If you have to give 1 cars width where does that end? Lewis didn't give Nico 1 cars width at turn 1 in Suzuka, Austin and Canada, nor did he give Riccardo 1 car width on exit in the example shown and nor did Riccardo leave Nico a 1 car width on the exit in the other example.
It doesn't state in that rules where the 1 width car rule ends, except logic states that it would be a racing line at exit point - but that then enters the world of perception and opinion. However drivers can now go off track with the run offs and claim to have been "forced off track", when in fact in racing terms they haven't yielded the corner.
So in black and white facts Nico has replicated the outcome by holding the inside line and driving to the exit of the track not leaving 1 cars width. Deliberate or Subtle the outcome is the same. Pretending to turn, inducing under steer and hitting someone unententionally is irrelevant - the outcome is the same, contact and an advantage.
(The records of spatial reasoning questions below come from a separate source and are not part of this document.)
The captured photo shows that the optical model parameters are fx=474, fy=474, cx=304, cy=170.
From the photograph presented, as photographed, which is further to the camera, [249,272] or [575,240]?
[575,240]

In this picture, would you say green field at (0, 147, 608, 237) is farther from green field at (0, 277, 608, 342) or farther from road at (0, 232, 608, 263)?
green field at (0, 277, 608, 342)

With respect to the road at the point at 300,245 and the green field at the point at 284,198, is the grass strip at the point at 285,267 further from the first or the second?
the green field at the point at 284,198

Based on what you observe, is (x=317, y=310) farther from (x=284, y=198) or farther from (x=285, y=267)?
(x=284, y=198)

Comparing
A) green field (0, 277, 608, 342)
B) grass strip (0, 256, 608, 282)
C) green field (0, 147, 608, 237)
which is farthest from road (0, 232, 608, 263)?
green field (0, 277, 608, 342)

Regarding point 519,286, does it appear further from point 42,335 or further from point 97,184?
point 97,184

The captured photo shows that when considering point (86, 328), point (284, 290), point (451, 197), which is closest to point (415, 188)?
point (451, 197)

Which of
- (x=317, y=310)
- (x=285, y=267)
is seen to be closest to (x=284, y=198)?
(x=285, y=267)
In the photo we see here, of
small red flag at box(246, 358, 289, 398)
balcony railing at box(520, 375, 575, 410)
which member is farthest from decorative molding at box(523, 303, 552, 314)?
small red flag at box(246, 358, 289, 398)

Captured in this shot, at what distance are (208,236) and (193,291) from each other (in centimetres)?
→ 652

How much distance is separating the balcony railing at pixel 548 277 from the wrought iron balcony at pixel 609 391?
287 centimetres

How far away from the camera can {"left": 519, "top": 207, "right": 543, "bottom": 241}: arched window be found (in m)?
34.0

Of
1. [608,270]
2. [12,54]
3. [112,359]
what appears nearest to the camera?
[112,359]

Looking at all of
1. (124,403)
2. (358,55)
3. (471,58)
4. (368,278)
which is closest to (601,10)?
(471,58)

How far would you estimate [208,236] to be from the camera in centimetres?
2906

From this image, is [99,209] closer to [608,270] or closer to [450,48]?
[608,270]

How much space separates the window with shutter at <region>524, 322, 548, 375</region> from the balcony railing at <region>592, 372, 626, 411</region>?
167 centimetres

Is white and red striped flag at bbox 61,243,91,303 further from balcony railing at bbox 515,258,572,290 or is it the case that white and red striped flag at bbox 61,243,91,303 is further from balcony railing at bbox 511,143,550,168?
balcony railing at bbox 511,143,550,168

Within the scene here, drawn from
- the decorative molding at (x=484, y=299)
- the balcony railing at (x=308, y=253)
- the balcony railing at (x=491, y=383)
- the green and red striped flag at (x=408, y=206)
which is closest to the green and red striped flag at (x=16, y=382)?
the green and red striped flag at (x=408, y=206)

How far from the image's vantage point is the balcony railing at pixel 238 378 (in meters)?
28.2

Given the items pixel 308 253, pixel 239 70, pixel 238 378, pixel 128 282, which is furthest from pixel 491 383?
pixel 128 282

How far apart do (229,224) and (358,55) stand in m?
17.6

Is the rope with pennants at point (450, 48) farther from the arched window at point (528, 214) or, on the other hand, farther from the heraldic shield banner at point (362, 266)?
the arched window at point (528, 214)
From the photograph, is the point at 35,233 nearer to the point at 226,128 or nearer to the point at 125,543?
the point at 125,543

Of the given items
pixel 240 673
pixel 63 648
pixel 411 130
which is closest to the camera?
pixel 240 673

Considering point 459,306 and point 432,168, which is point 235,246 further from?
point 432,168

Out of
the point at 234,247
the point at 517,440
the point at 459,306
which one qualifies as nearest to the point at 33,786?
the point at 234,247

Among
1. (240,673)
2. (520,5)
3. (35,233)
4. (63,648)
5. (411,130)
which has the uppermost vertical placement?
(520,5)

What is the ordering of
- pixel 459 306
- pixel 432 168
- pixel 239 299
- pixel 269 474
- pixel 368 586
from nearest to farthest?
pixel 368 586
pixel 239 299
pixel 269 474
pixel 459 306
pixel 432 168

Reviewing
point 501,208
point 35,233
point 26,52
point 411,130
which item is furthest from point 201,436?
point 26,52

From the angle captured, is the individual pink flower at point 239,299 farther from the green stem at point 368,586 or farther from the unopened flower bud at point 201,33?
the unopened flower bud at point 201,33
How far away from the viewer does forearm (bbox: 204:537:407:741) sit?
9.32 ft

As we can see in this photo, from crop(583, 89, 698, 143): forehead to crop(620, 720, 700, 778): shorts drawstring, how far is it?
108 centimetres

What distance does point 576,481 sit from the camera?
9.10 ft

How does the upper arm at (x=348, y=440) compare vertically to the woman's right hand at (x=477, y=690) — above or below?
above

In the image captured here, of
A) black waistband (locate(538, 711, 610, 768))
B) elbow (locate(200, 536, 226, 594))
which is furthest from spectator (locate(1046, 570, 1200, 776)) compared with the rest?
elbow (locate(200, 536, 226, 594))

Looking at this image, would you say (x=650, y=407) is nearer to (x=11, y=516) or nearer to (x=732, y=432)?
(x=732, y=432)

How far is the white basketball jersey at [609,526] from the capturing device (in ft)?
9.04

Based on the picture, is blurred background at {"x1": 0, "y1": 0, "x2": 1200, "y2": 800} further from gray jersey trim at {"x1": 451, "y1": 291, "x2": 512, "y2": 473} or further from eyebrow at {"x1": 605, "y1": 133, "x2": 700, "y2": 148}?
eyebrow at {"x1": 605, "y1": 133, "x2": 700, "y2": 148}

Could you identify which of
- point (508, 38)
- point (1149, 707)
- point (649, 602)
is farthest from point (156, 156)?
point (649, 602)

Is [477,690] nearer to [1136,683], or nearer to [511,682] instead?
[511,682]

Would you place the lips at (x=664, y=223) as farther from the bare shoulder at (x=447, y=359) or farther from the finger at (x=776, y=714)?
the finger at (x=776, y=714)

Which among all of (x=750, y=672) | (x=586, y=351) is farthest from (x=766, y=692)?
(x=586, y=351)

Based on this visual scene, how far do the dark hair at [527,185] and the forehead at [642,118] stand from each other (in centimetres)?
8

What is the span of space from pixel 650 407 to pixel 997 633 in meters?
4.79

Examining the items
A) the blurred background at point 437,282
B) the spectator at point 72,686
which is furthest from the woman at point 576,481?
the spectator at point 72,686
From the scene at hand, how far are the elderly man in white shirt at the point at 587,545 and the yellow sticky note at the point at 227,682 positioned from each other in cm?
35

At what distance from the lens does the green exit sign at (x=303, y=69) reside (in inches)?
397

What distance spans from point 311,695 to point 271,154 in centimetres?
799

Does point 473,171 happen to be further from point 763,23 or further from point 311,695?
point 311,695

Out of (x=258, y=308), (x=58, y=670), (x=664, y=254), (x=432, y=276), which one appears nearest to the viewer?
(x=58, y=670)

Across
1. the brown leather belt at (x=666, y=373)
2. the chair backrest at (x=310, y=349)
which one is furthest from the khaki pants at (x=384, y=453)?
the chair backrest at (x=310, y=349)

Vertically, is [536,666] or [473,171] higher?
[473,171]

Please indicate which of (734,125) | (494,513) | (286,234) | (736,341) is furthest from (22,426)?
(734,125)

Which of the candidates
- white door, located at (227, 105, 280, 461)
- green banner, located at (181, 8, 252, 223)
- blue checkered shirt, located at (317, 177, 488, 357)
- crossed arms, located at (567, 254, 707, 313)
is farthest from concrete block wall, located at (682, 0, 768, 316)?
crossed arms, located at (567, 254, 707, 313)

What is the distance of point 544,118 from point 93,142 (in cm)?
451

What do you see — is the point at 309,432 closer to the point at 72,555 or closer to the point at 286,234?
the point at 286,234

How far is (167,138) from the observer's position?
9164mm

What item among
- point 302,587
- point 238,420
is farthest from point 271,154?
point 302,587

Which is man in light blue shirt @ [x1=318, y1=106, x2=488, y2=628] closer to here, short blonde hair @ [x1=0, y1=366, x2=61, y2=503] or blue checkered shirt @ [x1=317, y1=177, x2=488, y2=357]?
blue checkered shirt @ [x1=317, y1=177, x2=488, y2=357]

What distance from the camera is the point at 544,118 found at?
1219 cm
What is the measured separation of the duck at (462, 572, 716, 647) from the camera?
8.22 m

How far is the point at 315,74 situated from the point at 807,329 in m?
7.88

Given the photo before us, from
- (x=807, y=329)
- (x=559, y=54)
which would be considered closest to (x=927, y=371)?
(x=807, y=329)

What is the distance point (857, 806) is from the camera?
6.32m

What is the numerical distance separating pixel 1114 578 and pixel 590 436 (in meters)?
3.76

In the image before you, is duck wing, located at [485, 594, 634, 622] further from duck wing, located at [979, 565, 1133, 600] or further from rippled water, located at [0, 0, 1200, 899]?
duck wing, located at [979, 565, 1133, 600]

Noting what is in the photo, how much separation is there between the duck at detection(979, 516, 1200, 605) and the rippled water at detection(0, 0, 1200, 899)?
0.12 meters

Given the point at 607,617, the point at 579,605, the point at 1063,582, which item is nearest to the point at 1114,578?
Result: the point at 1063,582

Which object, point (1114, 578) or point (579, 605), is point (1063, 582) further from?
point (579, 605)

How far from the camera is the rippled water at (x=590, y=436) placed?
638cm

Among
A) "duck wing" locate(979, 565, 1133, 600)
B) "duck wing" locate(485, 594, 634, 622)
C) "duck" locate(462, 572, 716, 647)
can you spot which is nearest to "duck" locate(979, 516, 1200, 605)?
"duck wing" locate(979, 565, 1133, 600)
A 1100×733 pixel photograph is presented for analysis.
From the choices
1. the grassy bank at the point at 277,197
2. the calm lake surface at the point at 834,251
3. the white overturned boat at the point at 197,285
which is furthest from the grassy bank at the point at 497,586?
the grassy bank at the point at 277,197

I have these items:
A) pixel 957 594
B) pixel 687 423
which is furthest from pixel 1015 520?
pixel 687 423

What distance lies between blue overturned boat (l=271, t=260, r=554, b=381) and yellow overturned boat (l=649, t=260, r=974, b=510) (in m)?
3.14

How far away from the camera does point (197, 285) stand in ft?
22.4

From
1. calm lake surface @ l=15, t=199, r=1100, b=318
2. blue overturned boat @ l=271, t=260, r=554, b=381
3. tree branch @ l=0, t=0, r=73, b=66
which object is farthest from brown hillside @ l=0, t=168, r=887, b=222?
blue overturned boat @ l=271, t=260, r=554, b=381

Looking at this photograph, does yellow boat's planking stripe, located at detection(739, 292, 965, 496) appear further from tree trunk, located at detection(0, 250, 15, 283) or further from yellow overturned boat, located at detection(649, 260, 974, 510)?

Here's a question. If Verstappen had slowed down and tried to switch back (as Nico did on Riccardo in the other example) he wouldn't have left the track, so hence Nico wouldn't have "forced him off track" - hence no penalty? Does that make the move acceptable? And the opposite, if Nico had gone off track round the outside of Riccardo would he then have "been forced off track" hence a penalty for Riccardo?
Do you realize that Rosberg was so slow in the corner that Bernie could have taken a walk and overtaken him? The point is he couldn't use an excuse that he had too much speed and couldn't make the corner properly. He was slow enough that he could have made the corner with ease.